Lieutenant Colonel Philip Eric Bent VC DSO (3 January 1891 – 1 October 1917) was a Canadian British Army officer recipient of the Victoria Cross, the highest and most prestigious award for gallantry in the face of the enemy that can be awarded to British and Commonwealth forces.

Biography[edit]

Bent was born on 3 January 1891 in Halifax, Nova Scotia and was educated at the Royal High School, Edinburgh and Ashby Grammar School, Ashby de la Zouch. He joined the training ship HMS Conway in 1907. He served two years as a Cadet and then went to sea. He was taking his Merchant Navy officer's tickets when the war broke out in 1914.[1]

He and a friend joined a Scottish regiment "for a bit of fun" as the war was anticipated to be over by Christmas. He was some months later commissioned in the Leicestershire Regiment.

He was 26 years old, and a Temporary Lieutenant Colonel in the 9th Battalion, The Leicestershire Regiment, British Army during the First World War when he performed the deed for which he was awarded the VC on 1 October 1917 east of Polygon Wood, Zonnebeke, Belgium. He was killed whilst leading a charge. His citation reads:

For most conspicuous bravery, when during a heavy hostile attack, the right of his own command and the battalion on his right were forced back. The situation was critical owing to the confusion caused by the attack and the intense artillery fire. Lt. Col. Bent personally collected a platoon that was in reserve, and together with men from other companies and various regimental details, he organised and led them forward to the counter-attack, after issuing orders to other officers as to the further defence of the line. The counter-attack was successful and the enemy were checked. The coolness and magnificent example shown to all ranks by Lt.-Col.
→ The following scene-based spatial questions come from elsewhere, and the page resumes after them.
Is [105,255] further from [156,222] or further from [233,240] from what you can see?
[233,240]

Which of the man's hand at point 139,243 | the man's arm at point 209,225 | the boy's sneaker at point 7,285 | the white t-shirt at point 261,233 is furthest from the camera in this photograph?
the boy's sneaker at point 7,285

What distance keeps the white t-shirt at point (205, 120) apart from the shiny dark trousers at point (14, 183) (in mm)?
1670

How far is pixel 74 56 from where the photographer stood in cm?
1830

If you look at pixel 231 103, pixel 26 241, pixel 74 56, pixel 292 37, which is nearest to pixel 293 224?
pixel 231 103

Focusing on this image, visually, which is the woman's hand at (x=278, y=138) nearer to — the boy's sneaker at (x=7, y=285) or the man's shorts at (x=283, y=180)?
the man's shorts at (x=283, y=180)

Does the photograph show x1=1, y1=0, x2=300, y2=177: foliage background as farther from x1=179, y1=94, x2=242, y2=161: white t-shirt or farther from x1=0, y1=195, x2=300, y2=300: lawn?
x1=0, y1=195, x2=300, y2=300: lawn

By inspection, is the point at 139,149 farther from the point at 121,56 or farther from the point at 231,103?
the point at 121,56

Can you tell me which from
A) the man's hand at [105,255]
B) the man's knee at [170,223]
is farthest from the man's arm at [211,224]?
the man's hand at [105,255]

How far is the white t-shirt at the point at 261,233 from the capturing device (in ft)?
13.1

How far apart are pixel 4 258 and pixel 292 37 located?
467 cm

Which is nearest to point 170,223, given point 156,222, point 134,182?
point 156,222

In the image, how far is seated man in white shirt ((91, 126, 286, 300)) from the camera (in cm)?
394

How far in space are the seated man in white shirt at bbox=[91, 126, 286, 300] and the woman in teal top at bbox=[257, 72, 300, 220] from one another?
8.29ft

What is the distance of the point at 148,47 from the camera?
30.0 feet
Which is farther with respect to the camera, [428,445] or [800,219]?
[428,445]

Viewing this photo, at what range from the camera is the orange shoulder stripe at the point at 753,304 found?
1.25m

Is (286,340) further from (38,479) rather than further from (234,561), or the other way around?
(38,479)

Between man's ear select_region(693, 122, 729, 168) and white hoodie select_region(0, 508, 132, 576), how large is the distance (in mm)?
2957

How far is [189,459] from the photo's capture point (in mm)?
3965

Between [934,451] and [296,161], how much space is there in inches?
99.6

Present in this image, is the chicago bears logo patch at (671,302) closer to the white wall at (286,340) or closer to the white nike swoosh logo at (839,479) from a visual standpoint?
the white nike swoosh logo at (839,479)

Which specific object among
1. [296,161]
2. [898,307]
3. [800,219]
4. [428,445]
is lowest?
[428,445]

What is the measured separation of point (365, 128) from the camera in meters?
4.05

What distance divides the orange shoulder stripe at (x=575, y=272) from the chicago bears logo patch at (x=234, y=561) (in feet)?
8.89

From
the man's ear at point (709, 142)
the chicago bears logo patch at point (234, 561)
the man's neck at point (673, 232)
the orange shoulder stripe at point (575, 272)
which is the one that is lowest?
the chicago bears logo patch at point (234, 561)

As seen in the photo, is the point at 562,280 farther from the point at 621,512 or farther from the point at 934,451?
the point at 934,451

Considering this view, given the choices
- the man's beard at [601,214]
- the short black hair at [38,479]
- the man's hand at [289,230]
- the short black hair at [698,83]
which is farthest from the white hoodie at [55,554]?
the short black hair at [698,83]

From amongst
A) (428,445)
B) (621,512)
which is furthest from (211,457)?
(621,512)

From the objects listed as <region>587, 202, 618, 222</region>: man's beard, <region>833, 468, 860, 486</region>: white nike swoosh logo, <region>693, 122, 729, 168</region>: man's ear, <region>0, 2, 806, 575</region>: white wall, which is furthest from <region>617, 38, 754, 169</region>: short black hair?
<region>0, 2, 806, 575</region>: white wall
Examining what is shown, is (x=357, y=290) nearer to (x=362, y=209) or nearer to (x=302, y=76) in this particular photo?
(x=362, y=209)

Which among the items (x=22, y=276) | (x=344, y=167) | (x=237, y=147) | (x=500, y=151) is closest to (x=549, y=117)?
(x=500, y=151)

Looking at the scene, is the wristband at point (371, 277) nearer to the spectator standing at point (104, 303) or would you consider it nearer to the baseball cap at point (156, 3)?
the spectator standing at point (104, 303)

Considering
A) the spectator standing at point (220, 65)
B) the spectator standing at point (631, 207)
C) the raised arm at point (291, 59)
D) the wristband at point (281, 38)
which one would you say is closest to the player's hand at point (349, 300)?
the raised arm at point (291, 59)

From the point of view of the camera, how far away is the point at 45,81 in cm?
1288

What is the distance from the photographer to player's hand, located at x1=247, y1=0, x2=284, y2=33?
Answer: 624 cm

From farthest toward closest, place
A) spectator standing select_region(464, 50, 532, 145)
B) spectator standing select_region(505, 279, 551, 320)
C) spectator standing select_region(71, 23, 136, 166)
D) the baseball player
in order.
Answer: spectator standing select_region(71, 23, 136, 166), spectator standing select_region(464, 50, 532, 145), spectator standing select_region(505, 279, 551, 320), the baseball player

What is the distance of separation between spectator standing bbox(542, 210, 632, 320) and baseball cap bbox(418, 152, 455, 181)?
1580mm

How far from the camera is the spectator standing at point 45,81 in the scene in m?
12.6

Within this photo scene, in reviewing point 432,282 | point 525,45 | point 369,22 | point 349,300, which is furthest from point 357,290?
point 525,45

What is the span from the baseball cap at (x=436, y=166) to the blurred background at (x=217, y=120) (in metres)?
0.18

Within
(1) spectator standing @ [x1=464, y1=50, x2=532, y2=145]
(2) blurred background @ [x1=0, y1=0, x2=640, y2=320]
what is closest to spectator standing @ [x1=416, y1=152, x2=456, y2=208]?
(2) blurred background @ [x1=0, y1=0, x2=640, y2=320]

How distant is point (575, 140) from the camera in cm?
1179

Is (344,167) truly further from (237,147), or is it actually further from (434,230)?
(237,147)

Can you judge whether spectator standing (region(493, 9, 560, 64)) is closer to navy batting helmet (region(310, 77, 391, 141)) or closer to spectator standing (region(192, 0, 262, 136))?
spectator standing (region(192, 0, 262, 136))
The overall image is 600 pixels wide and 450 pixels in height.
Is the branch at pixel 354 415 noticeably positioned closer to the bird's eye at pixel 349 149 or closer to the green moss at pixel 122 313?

Bent resulted in the securing of a portion of the line which was of essential importance for subsequent operations. This very gallant officer was killed whilst leading a charge which he inspired with the call of "Come on the Tigers."

The London Gazette," No. 30471, 11 January 1918[2]

He has no known grave and is commemorated on the memorial wall at Tyne Cot Cemetery, Belgium.[3]

The medal[edit]

His Victoria Cross is in The Royal Leicestershire Regiment Museum (Newarke Houses Museum).